» **Assignment**: Everything in the listing should be restated word for word.

» **Source material**:
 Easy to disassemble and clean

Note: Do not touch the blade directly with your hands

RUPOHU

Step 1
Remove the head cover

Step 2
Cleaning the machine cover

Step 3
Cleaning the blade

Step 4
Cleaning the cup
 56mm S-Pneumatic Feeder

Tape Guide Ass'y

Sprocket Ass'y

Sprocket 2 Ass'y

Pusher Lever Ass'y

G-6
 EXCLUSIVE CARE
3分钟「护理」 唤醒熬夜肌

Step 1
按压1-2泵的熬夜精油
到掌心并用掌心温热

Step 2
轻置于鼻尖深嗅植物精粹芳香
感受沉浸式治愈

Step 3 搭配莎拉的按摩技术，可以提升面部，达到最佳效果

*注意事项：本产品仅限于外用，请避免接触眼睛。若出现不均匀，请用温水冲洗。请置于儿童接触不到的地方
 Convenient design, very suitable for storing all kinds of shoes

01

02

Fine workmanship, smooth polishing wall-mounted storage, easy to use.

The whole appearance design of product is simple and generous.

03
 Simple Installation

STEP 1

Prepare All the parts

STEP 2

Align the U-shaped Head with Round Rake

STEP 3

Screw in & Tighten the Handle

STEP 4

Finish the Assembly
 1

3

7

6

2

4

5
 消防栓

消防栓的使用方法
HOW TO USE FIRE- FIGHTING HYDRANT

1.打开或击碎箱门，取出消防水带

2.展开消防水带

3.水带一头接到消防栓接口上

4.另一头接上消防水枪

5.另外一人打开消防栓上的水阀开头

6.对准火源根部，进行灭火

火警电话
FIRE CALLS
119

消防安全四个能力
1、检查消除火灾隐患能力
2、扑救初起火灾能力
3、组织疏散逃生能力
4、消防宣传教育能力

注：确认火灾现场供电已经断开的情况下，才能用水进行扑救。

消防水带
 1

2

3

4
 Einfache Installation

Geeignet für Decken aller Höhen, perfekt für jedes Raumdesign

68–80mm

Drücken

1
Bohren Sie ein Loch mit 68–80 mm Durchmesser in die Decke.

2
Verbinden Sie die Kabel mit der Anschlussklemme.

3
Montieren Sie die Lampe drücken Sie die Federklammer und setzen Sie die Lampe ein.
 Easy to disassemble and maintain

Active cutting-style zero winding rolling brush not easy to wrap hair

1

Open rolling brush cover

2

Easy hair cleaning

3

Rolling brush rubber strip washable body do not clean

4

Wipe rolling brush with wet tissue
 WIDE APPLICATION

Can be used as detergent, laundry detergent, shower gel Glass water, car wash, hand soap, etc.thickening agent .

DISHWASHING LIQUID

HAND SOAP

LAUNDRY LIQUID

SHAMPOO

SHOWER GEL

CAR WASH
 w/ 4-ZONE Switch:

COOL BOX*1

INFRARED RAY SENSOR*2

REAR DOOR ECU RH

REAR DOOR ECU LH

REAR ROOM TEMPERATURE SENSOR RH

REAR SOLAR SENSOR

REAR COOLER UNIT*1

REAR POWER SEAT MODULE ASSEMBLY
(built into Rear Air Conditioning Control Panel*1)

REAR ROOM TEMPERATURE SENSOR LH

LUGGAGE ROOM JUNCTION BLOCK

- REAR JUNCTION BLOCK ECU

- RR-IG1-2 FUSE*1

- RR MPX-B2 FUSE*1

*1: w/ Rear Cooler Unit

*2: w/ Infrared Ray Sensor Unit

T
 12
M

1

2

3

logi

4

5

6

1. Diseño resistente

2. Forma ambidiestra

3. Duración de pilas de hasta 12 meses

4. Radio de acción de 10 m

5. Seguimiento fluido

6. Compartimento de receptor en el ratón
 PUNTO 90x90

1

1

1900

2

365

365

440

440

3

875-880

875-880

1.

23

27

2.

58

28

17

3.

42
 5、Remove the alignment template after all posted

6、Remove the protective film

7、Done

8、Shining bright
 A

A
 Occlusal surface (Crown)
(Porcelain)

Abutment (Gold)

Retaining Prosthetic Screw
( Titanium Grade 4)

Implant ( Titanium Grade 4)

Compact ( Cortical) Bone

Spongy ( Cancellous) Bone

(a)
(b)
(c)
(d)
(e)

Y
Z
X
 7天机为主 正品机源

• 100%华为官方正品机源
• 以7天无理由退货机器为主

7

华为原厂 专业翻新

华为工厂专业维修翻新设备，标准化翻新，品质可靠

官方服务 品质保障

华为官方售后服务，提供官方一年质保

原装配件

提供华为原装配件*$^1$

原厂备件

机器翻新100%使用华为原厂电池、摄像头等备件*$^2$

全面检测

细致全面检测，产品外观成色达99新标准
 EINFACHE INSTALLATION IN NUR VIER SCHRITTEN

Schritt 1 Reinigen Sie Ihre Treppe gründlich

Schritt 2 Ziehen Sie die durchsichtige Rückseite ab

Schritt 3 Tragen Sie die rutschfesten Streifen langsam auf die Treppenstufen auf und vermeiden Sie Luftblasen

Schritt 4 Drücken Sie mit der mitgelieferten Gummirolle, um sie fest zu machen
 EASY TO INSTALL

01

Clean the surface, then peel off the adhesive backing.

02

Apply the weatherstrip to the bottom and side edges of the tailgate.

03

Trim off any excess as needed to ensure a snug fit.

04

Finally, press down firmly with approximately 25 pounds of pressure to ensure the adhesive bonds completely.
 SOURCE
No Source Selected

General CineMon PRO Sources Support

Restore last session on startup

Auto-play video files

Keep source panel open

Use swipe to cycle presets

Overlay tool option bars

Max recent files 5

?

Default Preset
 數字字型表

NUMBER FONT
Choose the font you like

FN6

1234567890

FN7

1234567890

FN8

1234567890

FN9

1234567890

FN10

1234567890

» **Answer to this exercise**:
 Easy to disassemble and clean

Note: Do not touch the blade directly with your hands

RUPOHU

Step 1
Remove the head cover

Step 2
Cleaning the machine cover

Step 3
Cleaning the blade

Step 4
Cleaning the cup
 56mm S-Pneumatic Feeder

Tape Guide Ass'y

Sprocket Ass'y

Sprocket 2 Ass'y

Pusher Lever Ass'y

G-6
 EXCLUSIVE CARE
3分钟「护理」 唤醒熬夜肌

Step 1
按压1-2泵的熬夜精油
到掌心并用掌心温热

Step 2
轻置于鼻尖深嗅植物精粹芳香
感受沉浸式治愈

Step 3 搭配莎拉的按摩技术，可以提升面部，达到最佳效果

*注意事项：本产品仅限于外用，请避免接触眼睛。若出现不均匀，请用温水冲洗。请置于儿童接触不到的地方
 Convenient design, very suitable for storing all kinds of shoes

01

02

Fine workmanship, smooth polishing wall-mounted storage, easy to use.

The whole appearance design of product is simple and generous.

03
 Simple Installation

STEP 1

Prepare All the parts

STEP 2

Align the U-shaped Head with Round Rake

STEP 3

Screw in & Tighten the Handle

STEP 4

Finish the Assembly
 1

3

7

6

2

4

5
 消防栓

消防栓的使用方法
HOW TO USE FIRE- FIGHTING HYDRANT

1.打开或击碎箱门，取出消防水带

2.展开消防水带

3.水带一头接到消防栓接口上

4.另一头接上消防水枪

5.另外一人打开消防栓上的水阀开头

6.对准火源根部，进行灭火

火警电话
FIRE CALLS
119

消防安全四个能力
1、检查消除火灾隐患能力
2、扑救初起火灾能力
3、组织疏散逃生能力
4、消防宣传教育能力

注：确认火灾现场供电已经断开的情况下，才能用水进行扑救。

消防水带
 1

2

3

4
 Einfache Installation

Geeignet für Decken aller Höhen, perfekt für jedes Raumdesign

68–80mm

Drücken

1
Bohren Sie ein Loch mit 68–80 mm Durchmesser in die Decke.

2
Verbinden Sie die Kabel mit der Anschlussklemme.

3
Montieren Sie die Lampe drücken Sie die Federklammer und setzen Sie die Lampe ein.
 Easy to disassemble and maintain

Active cutting-style zero winding rolling brush not easy to wrap hair

1

Open rolling brush cover

2

Easy hair cleaning

3

Rolling brush rubber strip washable body do not clean

4

Wipe rolling brush with wet tissue
 WIDE APPLICATION

Can be used as detergent, laundry detergent, shower gel Glass water, car wash, hand soap, etc.thickening agent .

DISHWASHING LIQUID

HAND SOAP

LAUNDRY LIQUID

SHAMPOO

SHOWER GEL

CAR WASH
 w/ 4-ZONE Switch:

COOL BOX*1

INFRARED RAY SENSOR*2

REAR DOOR ECU RH

REAR DOOR ECU LH

REAR ROOM TEMPERATURE SENSOR RH

REAR SOLAR SENSOR

REAR COOLER UNIT*1

REAR POWER SEAT MODULE ASSEMBLY
(built into Rear Air Conditioning Control Panel*1)

REAR ROOM TEMPERATURE SENSOR LH

LUGGAGE ROOM JUNCTION BLOCK

- REAR JUNCTION BLOCK ECU

- RR-IG1-2 FUSE*1

- RR MPX-B2 FUSE*1

*1: w/ Rear Cooler Unit

*2: w/ Infrared Ray Sensor Unit

T
 12
M

1

2

3

logi

4

5

6

1. Diseño resistente

2. Forma ambidiestra

3. Duración de pilas de hasta 12 meses

4. Radio de acción de 10 m

5. Seguimiento fluido

6. Compartimento de receptor en el ratón
 PUNTO 90x90

1

1

1900

2

365

365

440

440

3

875-880

875-880

1.

23

27

2.

58

28

17

3.

42
 5、Remove the alignment template after all posted

6、Remove the protective film

7、Done

8、Shining bright
 A

A
 Occlusal surface (Crown)
(Porcelain)

Abutment (Gold)

Retaining Prosthetic Screw
( Titanium Grade 4)

Implant ( Titanium Grade 4)

Compact ( Cortical) Bone

Spongy ( Cancellous) Bone

(a)
(b)
(c)
(d)
(e)

Y
Z
X
 7天机为主 正品机源

• 100%华为官方正品机源
• 以7天无理由退货机器为主

7

华为原厂 专业翻新

华为工厂专业维修翻新设备，标准化翻新，品质可靠

官方服务 品质保障

华为官方售后服务，提供官方一年质保

原装配件

提供华为原装配件*$^1$

原厂备件

机器翻新100%使用华为原厂电池、摄像头等备件*$^2$

全面检测

细致全面检测，产品外观成色达99新标准
 EINFACHE INSTALLATION IN NUR VIER SCHRITTEN

Schritt 1 Reinigen Sie Ihre Treppe gründlich

Schritt 2 Ziehen Sie die durchsichtige Rückseite ab

Schritt 3 Tragen Sie die rutschfesten Streifen langsam auf die Treppenstufen auf und vermeiden Sie Luftblasen

Schritt 4 Drücken Sie mit der mitgelieferten Gummirolle, um sie fest zu machen
 EASY TO INSTALL

01

Clean the surface, then peel off the adhesive backing.

02

Apply the weatherstrip to the bottom and side edges of the tailgate.

03

Trim off any excess as needed to ensure a snug fit.

04

Finally, press down firmly with approximately 25 pounds of pressure to ensure the adhesive bonds completely.
 SOURCE
No Source Selected

General CineMon PRO Sources Support

Restore last session on startup

Auto-play video files

Keep source panel open

Use swipe to cycle presets

Overlay tool option bars

Max recent files 5

?

Default Preset
 數字字型表

NUMBER FONT
Choose the font you like

FN6

1234567890

FN7

1234567890

FN8

1234567890

FN9

1234567890

FN10

1234567890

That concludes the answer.